Sonata de otoño


Cuando el verano muere y el otoño nace, el cielo toma el color del plomo viejo y el sol se torna amarillo, como un vulgar terrícola afectado del hígado. Hay cierta extraña quietud en el ambiente y no sé qué rara amenaza pendiente, cual espada de Damocles sujeta por un hilo tenue de viento, sobre las cabezas de los transeúntes que cruzan la calle, levantándolas, para otear una desconocida esperanza de algo serio y bueno que ya presiente en largos escalofríos la inquieta columna vertebral. El otoño nace con ese indefinible –en cierto modo horroroso- cambio de color que señala en el humano moribundo el paso de la luz del tiempo a la sombra absoluta de la eternidad. Ese color verde-anciano o amarillo-verdoso de todo lo decadente. El otoño, sin embargo, nace limpio, como todas las cosas, entre una envoltura sucia y triste.

            De repente, igual que una discusión de borrachos provocada sin venir al caso, las nubes plomizas se resuelven -¡que buena música sin intérpretes humanos!- en una lluvia desesperada que tamborilea en los cristales -todas las casas tienen ya cristales- y martillea fuerte sobre el suelo, sobre las plazas y las calles. Y hay unas ráfagas súbitas de viento imberbe, salido no se sabe de dónde, que se ponen a tocar -¡qué largos dedos potentes los del viento!- en esas cuerdas gruesas de guitarra que son los cables de la luz eléctrica, una extrahumana melodía. Y eso que faltan las golondrinas para pintar blancas, redondas, negras, fusas y semifusas, corcheas, semicorcheas, en el desnudo pentagrama que se aferra a las casas, muy fuerte, con sus manos rígidas de hierro hechas por manos de carne.

            En los árboles de hoja caduca –también hay árboles que sufren la vergonzante enfermedad de la calvicie- unas pocas hojas, colgando como lenguas de ahorcado, soportan su agonía doblegada en espera del arrastrado descanso que les ofrece el arroyo. El suelo; la tumba de todo lo verde que muere para renacer cada primavera como la esperanza de los pobres, de las novias y de los enfermos. Y el viento, azotando las ramas peladas, interpreta su canción igual.

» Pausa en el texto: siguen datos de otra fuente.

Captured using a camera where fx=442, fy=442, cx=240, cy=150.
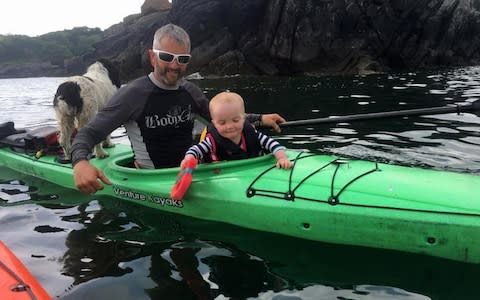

            Todavía –estamos en Galicia- desafiando al viento que sopla y a la lluvia que cae, hay un muchacho arriesgado que corre por la calle tocando madera –sus zuecos- contra la calle, ese tambor largo de cemento.

            Así es la sonata del otoño. Música de viento, de lluvia, de madera y cemento. Música de cables eléctricos, de árboles desnudos y de hojas agónicas o muertas. Canciones inauditas del viento y del agua. Música de cristal natural. ¡Música, música! –diría Rubén-. Y el otoño nace, esperanza de algo serio y bueno, que engendra primaveras por venir. La gran madre prolífera, la Tierra, es fecundada –un dios frío la abraza- para dar a luz luego, con el tiempo, millones de vidas nuevas grandes y pequeñitas, que han de nacer de miles de colores.